++++ Data for processing ++++
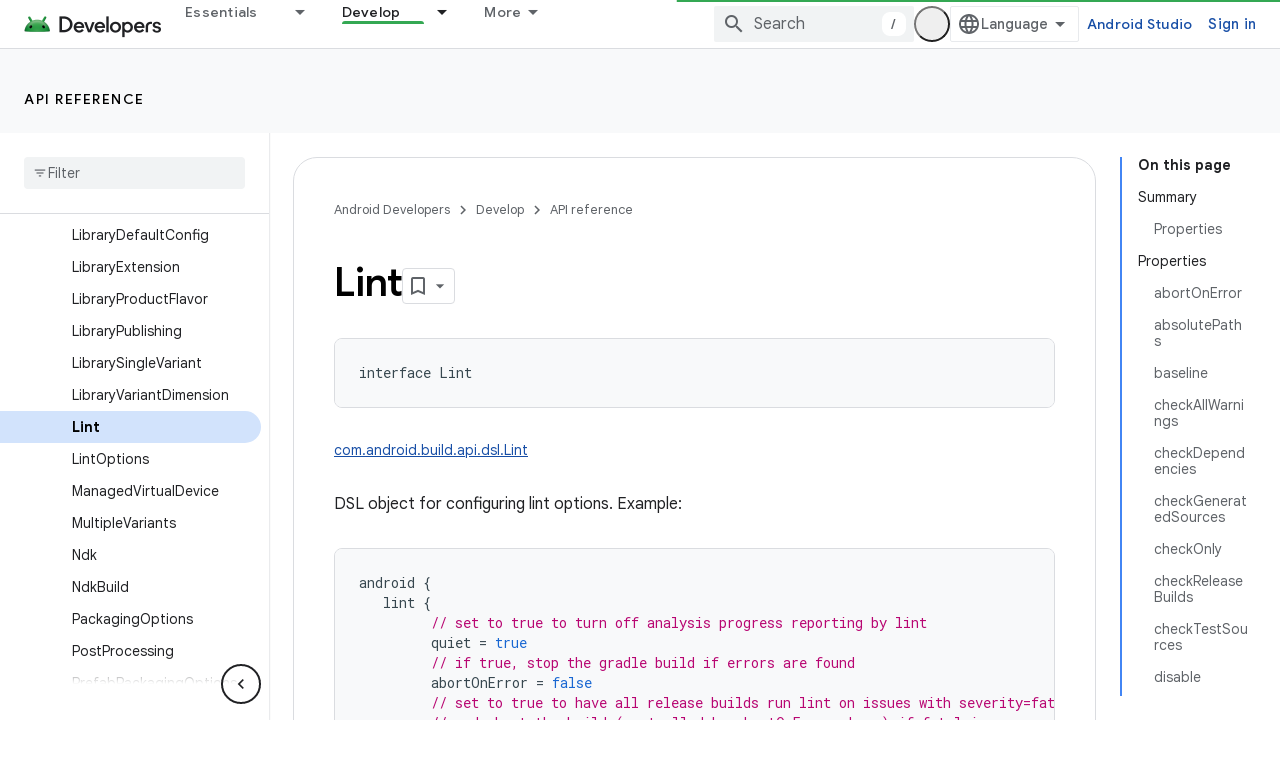

--- FILE ---
content_type: text/html; charset=UTF-8
request_url: https://feedback-pa.clients6.google.com/static/proxy.html?usegapi=1&jsh=m%3B%2F_%2Fscs%2Fabc-static%2F_%2Fjs%2Fk%3Dgapi.lb.en.W5qDlPExdtA.O%2Fd%3D1%2Frs%3DAHpOoo8JInlRP_yLzwScb00AozrrUS6gJg%2Fm%3D__features__
body_size: 79
content:
<!DOCTYPE html>
<html>
<head>
<title></title>
<meta http-equiv="X-UA-Compatible" content="IE=edge" />
<script type="text/javascript" nonce="_3cBUYArxNeQ-ZG6XtsFtQ">
  window['startup'] = function() {
    googleapis.server.init();
  };
</script>
<script type="text/javascript"
  src="https://apis.google.com/js/googleapis.proxy.js?onload=startup" async
  defer nonce="_3cBUYArxNeQ-ZG6XtsFtQ"></script>
</head>
<body>
</body>
</html>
++++
### About this task:
Set down the material above exactly as written, but not the pictures.

### Solution to this exercise:
--- FILE ---
content_type: text/html; charset=UTF-8
request_url: https://feedback-pa.clients6.google.com/static/proxy.html?usegapi=1&jsh=m%3B%2F_%2Fscs%2Fabc-static%2F_%2Fjs%2Fk%3Dgapi.lb.en.W5qDlPExdtA.O%2Fd%3D1%2Frs%3DAHpOoo8JInlRP_yLzwScb00AozrrUS6gJg%2Fm%3D__features__
body_size: 79
content:
<!DOCTYPE html>
<html>
<head>
<title></title>
<meta http-equiv="X-UA-Compatible" content="IE=edge" />
<script type="text/javascript" nonce="_3cBUYArxNeQ-ZG6XtsFtQ">
  window['startup'] = function() {
    googleapis.server.init();
  };
</script>
<script type="text/javascript"
  src="https://apis.google.com/js/googleapis.proxy.js?onload=startup" async
  defer nonce="_3cBUYArxNeQ-ZG6XtsFtQ"></script>
</head>
<body>
</body>
</html>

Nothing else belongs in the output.